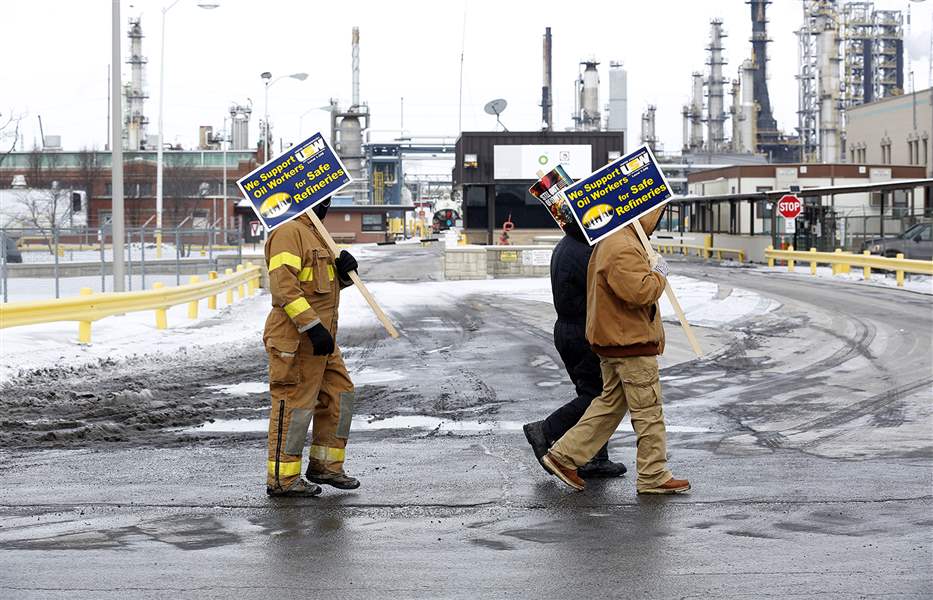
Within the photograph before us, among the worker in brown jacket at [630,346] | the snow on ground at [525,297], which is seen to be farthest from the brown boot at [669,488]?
the snow on ground at [525,297]

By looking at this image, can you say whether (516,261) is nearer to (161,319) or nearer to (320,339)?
(161,319)

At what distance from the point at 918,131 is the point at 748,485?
73.8 meters

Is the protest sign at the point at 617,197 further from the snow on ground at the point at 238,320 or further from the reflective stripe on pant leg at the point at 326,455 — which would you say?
the snow on ground at the point at 238,320

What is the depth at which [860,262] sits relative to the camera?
34562 millimetres

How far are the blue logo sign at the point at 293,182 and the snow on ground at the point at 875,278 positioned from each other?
22.4m

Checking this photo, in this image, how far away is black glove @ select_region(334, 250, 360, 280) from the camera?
24.8 ft

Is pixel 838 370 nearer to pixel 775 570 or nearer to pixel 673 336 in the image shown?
pixel 673 336

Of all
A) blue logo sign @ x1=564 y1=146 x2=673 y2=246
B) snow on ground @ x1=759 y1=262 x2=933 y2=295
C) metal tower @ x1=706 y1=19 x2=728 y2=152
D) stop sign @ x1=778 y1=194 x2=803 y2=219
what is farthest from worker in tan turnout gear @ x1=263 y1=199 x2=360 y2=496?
metal tower @ x1=706 y1=19 x2=728 y2=152

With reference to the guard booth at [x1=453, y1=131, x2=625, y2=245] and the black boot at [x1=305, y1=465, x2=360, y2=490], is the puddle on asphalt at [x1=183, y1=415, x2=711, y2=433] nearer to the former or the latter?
the black boot at [x1=305, y1=465, x2=360, y2=490]

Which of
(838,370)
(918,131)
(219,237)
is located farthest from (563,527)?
(918,131)

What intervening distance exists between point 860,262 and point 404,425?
88.0 ft

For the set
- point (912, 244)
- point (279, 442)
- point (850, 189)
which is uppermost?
point (850, 189)

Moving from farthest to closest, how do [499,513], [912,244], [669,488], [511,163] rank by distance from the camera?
[511,163], [912,244], [669,488], [499,513]

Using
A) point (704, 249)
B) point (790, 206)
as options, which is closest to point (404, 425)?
point (790, 206)
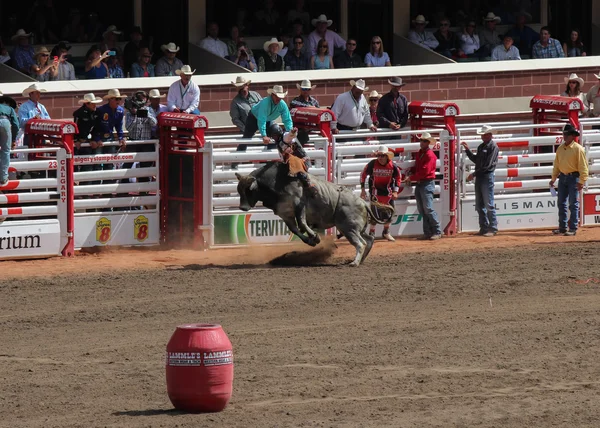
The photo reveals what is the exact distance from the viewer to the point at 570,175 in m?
19.0

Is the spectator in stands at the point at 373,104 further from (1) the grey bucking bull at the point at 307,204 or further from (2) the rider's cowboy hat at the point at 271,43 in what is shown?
(1) the grey bucking bull at the point at 307,204

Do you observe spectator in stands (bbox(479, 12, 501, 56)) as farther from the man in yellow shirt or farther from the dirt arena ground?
the dirt arena ground

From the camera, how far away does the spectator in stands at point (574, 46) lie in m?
27.1

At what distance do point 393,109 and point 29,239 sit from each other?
6.26 meters

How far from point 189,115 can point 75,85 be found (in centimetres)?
378

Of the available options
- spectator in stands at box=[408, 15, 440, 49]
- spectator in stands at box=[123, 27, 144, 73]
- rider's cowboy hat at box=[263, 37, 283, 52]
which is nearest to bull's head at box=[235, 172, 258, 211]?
spectator in stands at box=[123, 27, 144, 73]

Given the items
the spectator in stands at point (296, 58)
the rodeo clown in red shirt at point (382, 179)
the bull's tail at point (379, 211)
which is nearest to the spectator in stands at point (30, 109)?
the rodeo clown in red shirt at point (382, 179)

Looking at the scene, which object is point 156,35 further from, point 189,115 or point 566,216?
point 566,216

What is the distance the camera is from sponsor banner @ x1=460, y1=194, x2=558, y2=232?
1956cm

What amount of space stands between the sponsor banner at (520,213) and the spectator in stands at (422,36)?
6.88m

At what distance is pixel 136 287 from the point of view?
14789 millimetres

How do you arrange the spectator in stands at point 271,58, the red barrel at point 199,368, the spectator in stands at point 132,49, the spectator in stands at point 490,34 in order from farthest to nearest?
1. the spectator in stands at point 490,34
2. the spectator in stands at point 271,58
3. the spectator in stands at point 132,49
4. the red barrel at point 199,368

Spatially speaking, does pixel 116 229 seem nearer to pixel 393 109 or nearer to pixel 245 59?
pixel 393 109

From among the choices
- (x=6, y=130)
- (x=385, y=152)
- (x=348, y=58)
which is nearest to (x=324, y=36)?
(x=348, y=58)
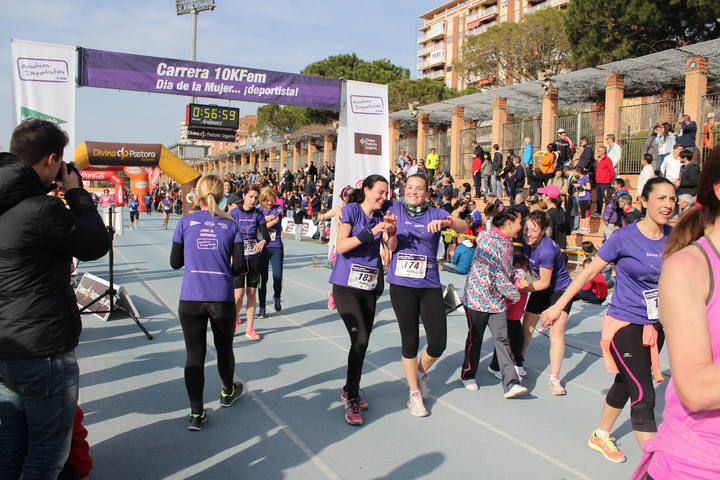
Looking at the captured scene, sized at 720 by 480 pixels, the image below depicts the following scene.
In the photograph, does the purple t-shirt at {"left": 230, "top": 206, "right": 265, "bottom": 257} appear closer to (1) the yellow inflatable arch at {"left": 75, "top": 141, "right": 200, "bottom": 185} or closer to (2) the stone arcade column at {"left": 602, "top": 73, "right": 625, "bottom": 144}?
(1) the yellow inflatable arch at {"left": 75, "top": 141, "right": 200, "bottom": 185}

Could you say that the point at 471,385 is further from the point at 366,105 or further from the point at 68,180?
the point at 366,105

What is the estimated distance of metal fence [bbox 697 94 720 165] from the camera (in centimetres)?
1551

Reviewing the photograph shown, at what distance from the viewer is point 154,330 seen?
761 cm

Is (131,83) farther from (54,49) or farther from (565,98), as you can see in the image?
(565,98)

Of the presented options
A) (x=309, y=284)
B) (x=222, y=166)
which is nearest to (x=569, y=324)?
(x=309, y=284)

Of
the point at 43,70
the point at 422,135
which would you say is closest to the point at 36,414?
the point at 43,70

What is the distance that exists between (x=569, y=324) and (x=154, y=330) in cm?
582

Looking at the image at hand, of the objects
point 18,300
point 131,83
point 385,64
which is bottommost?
point 18,300

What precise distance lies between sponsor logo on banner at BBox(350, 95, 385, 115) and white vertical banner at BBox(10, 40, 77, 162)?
510 centimetres

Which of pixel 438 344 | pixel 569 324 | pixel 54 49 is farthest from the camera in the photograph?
pixel 54 49

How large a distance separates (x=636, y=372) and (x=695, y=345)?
241cm

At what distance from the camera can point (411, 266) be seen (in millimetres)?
4734

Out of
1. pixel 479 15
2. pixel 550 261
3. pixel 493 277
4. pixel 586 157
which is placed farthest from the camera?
pixel 479 15

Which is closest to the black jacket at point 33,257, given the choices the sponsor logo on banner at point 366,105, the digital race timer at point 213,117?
the sponsor logo on banner at point 366,105
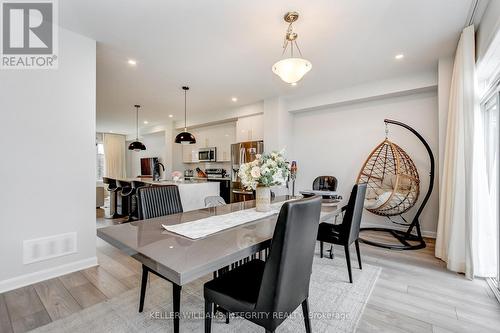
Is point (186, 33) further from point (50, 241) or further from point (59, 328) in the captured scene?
point (59, 328)

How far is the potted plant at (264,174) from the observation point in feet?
6.64

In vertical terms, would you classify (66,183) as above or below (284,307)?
above

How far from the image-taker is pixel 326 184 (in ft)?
14.2

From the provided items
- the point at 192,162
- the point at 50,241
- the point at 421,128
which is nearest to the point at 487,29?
the point at 421,128

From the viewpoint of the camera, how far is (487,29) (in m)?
2.14

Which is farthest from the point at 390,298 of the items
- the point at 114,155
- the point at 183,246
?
the point at 114,155

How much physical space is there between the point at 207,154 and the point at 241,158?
1.81 metres

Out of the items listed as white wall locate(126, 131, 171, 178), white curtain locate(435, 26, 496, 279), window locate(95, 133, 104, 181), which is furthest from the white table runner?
window locate(95, 133, 104, 181)

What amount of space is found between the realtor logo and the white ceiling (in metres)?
0.15

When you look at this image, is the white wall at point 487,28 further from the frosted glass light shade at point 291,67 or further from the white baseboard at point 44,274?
the white baseboard at point 44,274

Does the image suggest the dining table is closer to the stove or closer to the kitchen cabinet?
the stove

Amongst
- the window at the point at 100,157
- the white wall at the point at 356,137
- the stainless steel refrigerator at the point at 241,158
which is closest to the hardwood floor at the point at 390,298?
the white wall at the point at 356,137

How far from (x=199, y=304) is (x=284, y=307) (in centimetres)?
110

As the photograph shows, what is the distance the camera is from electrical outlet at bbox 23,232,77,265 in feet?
7.38
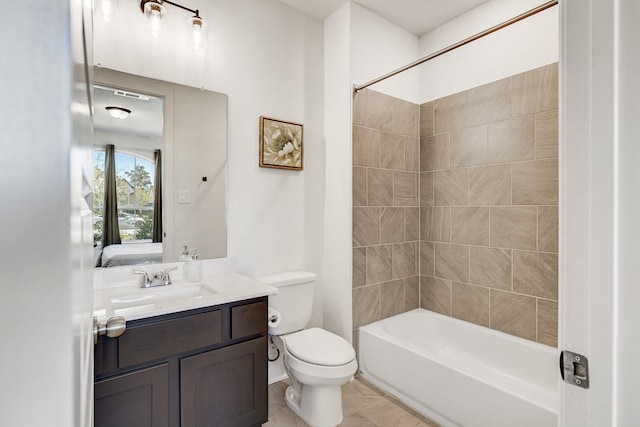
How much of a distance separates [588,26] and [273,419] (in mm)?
2226

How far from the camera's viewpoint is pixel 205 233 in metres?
2.06

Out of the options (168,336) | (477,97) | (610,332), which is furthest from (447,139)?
(168,336)

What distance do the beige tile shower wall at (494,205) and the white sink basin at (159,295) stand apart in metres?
1.88

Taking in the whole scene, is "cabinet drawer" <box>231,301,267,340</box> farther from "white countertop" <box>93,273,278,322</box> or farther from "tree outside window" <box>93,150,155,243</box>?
"tree outside window" <box>93,150,155,243</box>

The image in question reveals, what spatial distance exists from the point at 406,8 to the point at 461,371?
2523mm

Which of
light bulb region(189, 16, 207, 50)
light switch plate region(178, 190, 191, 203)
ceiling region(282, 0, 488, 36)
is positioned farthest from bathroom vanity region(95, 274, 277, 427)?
ceiling region(282, 0, 488, 36)

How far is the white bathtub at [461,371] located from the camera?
164 cm

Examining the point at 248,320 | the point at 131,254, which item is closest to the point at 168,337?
the point at 248,320

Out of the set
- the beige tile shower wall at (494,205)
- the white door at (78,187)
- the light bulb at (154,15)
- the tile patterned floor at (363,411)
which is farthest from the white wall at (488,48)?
the white door at (78,187)

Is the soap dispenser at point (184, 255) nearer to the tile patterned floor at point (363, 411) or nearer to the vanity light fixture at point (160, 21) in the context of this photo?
the tile patterned floor at point (363, 411)

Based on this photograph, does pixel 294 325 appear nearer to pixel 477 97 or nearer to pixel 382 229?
pixel 382 229

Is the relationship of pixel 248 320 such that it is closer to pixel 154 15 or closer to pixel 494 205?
pixel 154 15

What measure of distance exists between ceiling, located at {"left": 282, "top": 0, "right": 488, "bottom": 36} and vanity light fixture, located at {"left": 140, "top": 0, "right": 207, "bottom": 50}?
2.43ft

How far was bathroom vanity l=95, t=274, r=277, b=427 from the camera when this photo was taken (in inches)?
→ 53.6
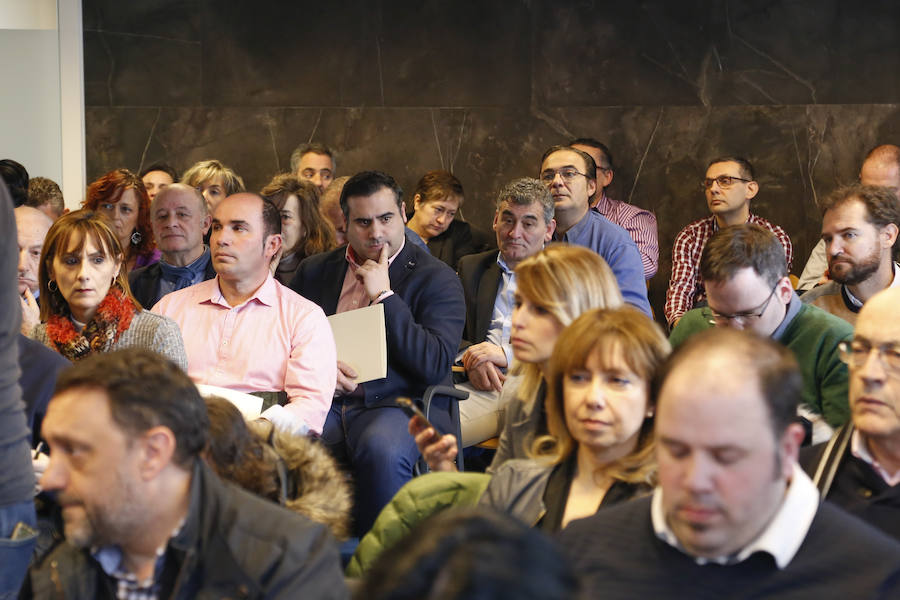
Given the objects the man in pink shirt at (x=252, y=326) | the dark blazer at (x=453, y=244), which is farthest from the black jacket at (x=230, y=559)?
the dark blazer at (x=453, y=244)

== == ==

What needs to be done:
Reproduce only the part of the records that opens with the line containing "At what distance is" and closes with the line containing "4. the red barrel at point 199,368", replacing "arrange" with "sort" and keeping everything else unchanged.

Full answer:
At what distance is pixel 136 287 from the point of view?
14789 millimetres

How do you sort the spectator in stands at point 271,58, the red barrel at point 199,368, the spectator in stands at point 132,49, the spectator in stands at point 490,34 in order from farthest to nearest?
1. the spectator in stands at point 490,34
2. the spectator in stands at point 271,58
3. the spectator in stands at point 132,49
4. the red barrel at point 199,368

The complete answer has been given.